[[ LISTED ENTRIES, beginning ]]
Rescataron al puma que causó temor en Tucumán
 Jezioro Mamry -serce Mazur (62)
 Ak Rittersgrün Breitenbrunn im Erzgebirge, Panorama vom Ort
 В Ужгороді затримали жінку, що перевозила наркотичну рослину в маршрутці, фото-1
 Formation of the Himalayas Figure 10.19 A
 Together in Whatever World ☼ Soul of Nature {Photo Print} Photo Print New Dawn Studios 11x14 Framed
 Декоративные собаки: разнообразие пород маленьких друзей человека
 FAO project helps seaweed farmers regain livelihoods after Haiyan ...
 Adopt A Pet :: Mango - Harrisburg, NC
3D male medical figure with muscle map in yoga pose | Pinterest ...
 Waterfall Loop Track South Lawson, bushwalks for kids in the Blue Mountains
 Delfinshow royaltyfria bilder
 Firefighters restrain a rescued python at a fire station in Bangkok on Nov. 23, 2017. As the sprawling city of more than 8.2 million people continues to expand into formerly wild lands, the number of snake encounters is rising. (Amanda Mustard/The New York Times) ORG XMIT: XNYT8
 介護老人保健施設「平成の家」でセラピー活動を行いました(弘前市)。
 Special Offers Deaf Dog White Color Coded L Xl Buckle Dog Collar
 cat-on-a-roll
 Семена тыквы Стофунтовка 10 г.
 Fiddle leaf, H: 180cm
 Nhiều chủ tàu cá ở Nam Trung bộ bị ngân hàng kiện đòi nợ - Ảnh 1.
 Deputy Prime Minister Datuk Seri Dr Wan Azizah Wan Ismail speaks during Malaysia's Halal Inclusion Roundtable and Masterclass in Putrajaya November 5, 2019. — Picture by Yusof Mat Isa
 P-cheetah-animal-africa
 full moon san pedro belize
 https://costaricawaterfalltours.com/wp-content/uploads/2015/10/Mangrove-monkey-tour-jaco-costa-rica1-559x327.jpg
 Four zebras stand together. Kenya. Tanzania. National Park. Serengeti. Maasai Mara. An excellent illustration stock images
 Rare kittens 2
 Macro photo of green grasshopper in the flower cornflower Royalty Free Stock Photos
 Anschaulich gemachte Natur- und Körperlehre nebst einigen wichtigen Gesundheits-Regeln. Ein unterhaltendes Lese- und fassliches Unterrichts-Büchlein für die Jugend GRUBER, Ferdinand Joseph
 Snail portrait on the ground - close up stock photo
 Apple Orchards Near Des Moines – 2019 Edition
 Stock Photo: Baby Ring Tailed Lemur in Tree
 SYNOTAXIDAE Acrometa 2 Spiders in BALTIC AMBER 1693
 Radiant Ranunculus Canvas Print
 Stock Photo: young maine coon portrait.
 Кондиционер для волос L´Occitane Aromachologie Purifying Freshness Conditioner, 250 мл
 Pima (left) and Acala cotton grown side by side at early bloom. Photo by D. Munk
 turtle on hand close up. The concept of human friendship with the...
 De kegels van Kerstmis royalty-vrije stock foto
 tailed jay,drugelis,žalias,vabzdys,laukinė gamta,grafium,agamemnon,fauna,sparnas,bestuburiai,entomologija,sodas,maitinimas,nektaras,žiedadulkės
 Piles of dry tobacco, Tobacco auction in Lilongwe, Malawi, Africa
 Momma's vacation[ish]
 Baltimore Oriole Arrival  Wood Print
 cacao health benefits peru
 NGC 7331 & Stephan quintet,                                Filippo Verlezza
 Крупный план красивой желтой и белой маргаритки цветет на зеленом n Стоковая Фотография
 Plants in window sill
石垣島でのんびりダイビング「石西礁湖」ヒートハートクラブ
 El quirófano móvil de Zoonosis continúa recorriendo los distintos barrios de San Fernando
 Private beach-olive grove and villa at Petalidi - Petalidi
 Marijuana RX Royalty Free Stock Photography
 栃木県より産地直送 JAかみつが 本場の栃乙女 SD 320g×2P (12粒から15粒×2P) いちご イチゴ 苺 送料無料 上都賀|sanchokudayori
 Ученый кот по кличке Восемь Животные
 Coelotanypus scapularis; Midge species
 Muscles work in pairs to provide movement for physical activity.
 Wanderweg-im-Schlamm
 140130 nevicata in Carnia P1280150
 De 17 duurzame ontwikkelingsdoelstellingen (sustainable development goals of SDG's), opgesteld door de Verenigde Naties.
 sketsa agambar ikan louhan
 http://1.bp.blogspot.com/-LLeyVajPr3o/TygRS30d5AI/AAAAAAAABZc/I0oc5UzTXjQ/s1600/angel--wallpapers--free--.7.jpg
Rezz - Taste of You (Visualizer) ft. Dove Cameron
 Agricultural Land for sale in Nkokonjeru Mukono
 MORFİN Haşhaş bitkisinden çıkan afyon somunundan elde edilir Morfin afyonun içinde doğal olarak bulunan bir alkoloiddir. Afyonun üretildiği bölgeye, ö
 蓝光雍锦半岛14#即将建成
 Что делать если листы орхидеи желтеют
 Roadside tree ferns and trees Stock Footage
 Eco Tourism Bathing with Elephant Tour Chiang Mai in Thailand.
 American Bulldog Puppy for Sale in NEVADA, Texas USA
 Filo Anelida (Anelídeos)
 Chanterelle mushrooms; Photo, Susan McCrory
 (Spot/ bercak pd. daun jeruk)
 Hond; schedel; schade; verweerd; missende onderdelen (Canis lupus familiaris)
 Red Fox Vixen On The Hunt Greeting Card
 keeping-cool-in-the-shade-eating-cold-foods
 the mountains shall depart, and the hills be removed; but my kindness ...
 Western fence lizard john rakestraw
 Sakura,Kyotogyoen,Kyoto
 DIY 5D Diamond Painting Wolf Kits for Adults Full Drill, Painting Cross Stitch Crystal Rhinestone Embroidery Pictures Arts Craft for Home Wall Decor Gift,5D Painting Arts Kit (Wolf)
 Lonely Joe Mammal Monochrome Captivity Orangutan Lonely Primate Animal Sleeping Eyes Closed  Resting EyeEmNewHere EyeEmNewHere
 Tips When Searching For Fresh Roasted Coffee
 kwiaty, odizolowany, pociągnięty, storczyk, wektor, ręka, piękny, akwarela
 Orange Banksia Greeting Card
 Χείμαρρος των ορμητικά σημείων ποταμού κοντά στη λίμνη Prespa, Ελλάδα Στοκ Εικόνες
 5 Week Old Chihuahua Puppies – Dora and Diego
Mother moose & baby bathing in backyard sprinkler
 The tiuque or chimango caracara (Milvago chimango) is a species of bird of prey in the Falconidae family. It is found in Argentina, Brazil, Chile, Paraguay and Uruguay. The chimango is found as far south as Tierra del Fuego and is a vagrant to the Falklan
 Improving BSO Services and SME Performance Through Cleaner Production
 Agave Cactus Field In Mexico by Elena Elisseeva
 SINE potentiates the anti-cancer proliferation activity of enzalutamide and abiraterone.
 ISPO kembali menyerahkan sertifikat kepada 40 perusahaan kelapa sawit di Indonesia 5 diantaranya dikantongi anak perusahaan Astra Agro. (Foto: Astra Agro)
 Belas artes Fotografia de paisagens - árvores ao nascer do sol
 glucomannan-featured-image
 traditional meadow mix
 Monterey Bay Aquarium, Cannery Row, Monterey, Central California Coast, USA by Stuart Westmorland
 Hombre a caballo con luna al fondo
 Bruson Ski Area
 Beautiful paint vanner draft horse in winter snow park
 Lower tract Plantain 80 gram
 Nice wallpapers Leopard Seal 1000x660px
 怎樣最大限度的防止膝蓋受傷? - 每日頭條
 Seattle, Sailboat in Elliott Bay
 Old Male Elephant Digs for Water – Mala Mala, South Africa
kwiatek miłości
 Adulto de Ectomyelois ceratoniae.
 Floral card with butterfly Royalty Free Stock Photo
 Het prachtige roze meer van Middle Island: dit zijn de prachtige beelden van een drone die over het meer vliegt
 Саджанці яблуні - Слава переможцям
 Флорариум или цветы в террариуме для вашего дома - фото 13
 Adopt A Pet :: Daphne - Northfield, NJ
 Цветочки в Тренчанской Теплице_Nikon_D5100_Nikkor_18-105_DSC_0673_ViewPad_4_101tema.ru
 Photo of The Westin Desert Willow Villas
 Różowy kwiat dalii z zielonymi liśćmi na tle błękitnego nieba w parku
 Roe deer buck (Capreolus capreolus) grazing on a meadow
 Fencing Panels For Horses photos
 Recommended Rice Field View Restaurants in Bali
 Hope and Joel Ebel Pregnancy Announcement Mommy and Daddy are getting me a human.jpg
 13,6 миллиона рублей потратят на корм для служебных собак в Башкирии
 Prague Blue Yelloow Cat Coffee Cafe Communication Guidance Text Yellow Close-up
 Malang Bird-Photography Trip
[[ LISTED ENTRIES, end ]]
#### HOW TO COMPLETE THIS TASK:
Copy the lines above exactly. Start with the line containing "Декоративные собаки: разнообразие", end with the line containing "Delfinshow royaltyfria bilder", and include both.

#### ANSWER BOX:
 Декоративные собаки: разнообразие пород маленьких друзей человека
 FAO project helps seaweed farmers regain livelihoods after Haiyan ...
 Adopt A Pet :: Mango - Harrisburg, NC
3D male medical figure with muscle map in yoga pose | Pinterest ...
 Waterfall Loop Track South Lawson, bushwalks for kids in the Blue Mountains
 Delfinshow royaltyfria bilder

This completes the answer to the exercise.